I could go on and mention that I never go to a car wash, have no lawn to water, swore off bottled water years ago, and try to remember to turn the shower off while I'm soaping up and massaging shampoo into my hair. But that would be placing too much focus on household water use, which only accounts for 11% of Canada's overall consumption of H20 (why is there no subscript button in Blogger, and what's the HTML code for it?). That's right, people like you and me aren't the bad guys - at least not directly. Water intensive industries such as agriculture, nuclear and coal fired power plants, and manufacturing cooling systems are the big problem.

But don't use that as an excuse - if you'll pardon the pun - to wash your hands of this issue! While you may not be the type to devote a lot of time and energy to lobbying politicians to introduce stricter (or any) regulations on industry, there are still a lot of options available to you:
  • Local Food Plus (LFP), an organization I've told you about before, works to certify farmers and producers who use sustainable methods (including water efficient ones) so that we, the public, can make informed decisions at the grocery store. LFP has been running a really successful Buy to Vote campaign that I encourage you to support.

  • Avoid factory farms, because generally more industrialized = more wasteful, and big business tends to care about profit margins at the expense of the environment. Do I really need to cite examples? I didn't think so. Don't forget that the use of pesticides and fertilizers goes hand in hand with water consumption, even if you're only looking at the chemical plants that manufacture the toxins!
  • There are a lot of numbers out there about the resource intensity of livestock operations, but the stat I love to pass on is that producing 8 ounces of beef can require up to 25,000 litres of water (I had to memorize that for an exam in December). Keep in mind that cows no longer graze in pastures, instead we feed them soy grown in heavily irrigated fields. To make a difference, simply cut down on your meat consumption or find a butcher who sells products from sustainably-raised animals.
  • Support the development of clean and renewable power generation. This can include becoming a Bullfrog Power member to have electricity from wind and hydro facilities injected into the local grid, matched to the amount of power your home uses.
  • Buy less stuff. Refuse, reduce, reuse, and recycle. The fewer products you consume, the less water is wasted.
But in the meantime, definitely install a low-flow toilet and high-efficiency shower head! I'll try to get an indoor water efficiency retrofit kit by the time I try No Impact Week again later this year. This weekend covers the Giving Back Day as well as the Eco-Sabbath, which I will review next week.

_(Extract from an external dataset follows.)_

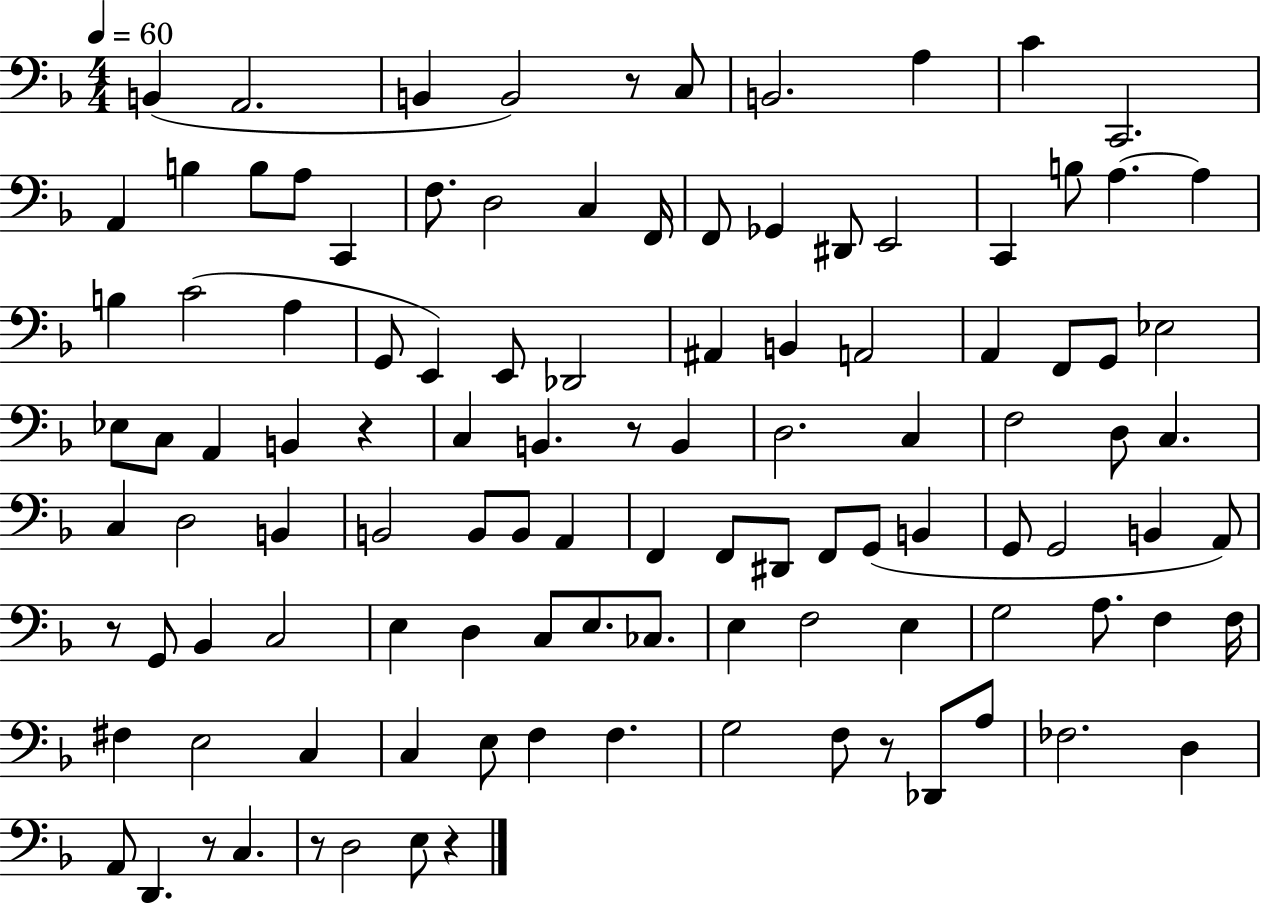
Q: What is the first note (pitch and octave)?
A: B2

Photo credits: water droplet; sprinkler.


  1. Recently I saw a stat somewhere that showed that Canadians consume more water even then Americans. Hopefully that is changing with the government support for low flow toilets and other energy efficient devices as you mentioned.

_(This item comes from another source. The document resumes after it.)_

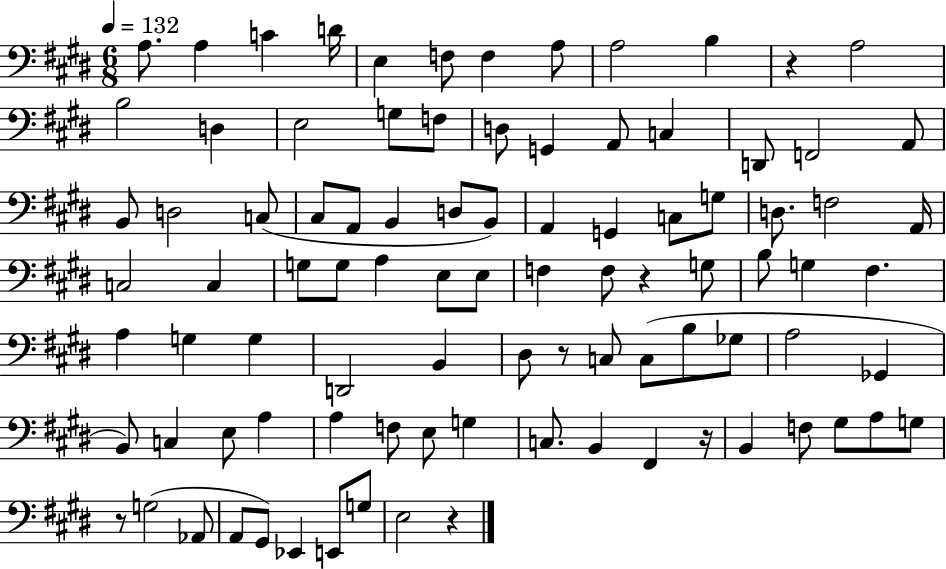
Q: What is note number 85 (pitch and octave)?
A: E2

  2. *sigh* Per capita comparisons always make us look bad compared to Americans. It's because our industry is pretty huge, but our population size is (relatively) small. Keep in mind that only 11% of our national water consumption is due to household use. I'm a fan of low-flow toilets and high-efficiency shower heads, but as I mentioned in the post, agriculture, manufacturing, and coal and nuclear power plants eat up the most water.

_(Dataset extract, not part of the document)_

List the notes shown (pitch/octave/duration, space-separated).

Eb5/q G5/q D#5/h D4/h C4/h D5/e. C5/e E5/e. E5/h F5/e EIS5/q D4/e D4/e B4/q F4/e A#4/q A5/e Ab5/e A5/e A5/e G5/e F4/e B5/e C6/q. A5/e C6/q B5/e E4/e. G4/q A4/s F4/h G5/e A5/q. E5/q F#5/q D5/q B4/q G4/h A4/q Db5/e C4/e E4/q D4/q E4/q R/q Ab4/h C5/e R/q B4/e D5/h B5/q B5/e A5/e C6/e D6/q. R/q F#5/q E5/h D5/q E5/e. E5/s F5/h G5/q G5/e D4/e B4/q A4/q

  3. Also - Alberta's Oil Sands - 3 barrels of fresh water for 1 barrel of oil plus another 8 barrels of recycled water for a total of about 11 barrels of water for one barrel of oil. All the water ends up in toxic tailings ponds, where they think it is leaking into the Athabasca River. Did you catch David Suzuki's Tipping Point on CBC last Thursday? It was excellent, it airs again on Saturday, and it can also be seen online on CBC's site. It almost made me cry, and I blogged about it to vent. Something has to change up there, it just HAS to.

    For me, I need to install those water aerator things everywhere. My car is embarrassingly dirty.

  4. I can't wait to stream Tipping Point online after hearing such good things about it. You may be interested to read Franke James' visual essay, "Fat Cat Canada's Giant Litter Box" ( about the tar sands.